The Ugandan humanitarian situation nonetheless has distinctive features. The IDP camps in Uganda have generally been described as among the worst in the world with unusually high mortality rates (1000 deaths per week) and high HIV AIDS rates. Francis Deng, the former Representative of the UN Secretary-General on Internally Displaced Persons, on visiting Uganda in 2003, described the situation as “clearly one of the gravest humanitarian crises in the world today.” Jan Egeland, former UN Under Secretary-General for Humanitarian Affairs, said in 2006, “In few other places on Earth, has so much suffering been inflicted on a civilian population.” Another distinguishing feature has been the horrific protection problems facing young people, as exemplified by the night commuters. In 2005, tens of thousands of young people had to walk each night to safer areas in order to sleep without being abducted, robbed, mutilated or raped by the Lord’s Resistance Army. Although international publicity gave some attention to the night commuters, they received minimal protection from their own government or from the international community. Today, the re-integration of those who became child combatants and sex slaves, or child mothers as the UN calls them, remains one of the more daunting challenges for the relief and development communities. Still another distinguishing feature is the huge number of IDPs in the country.
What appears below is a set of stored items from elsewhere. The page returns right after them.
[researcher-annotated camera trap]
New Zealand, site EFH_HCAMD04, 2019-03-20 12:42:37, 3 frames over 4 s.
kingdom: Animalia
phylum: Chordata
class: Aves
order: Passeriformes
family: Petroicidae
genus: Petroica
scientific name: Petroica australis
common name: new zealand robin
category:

Until recently, Uganda had the third highest IDP population in the world; it’s now the fourth, after Sudan, Colombia and Iraq. Even with recent IDP returns as a result of the peace process, IDPs still number over 1.3 million; last year it was 1.7 million or 6 percent of the population. Of the 20 countries in Africa with displaced populations, Uganda has the second highest number. Africa, it should be noted, has more than half of the world’s IDPs – about 12 million, being the continent most severely affected by civil war, human rights abuse, and poor governance.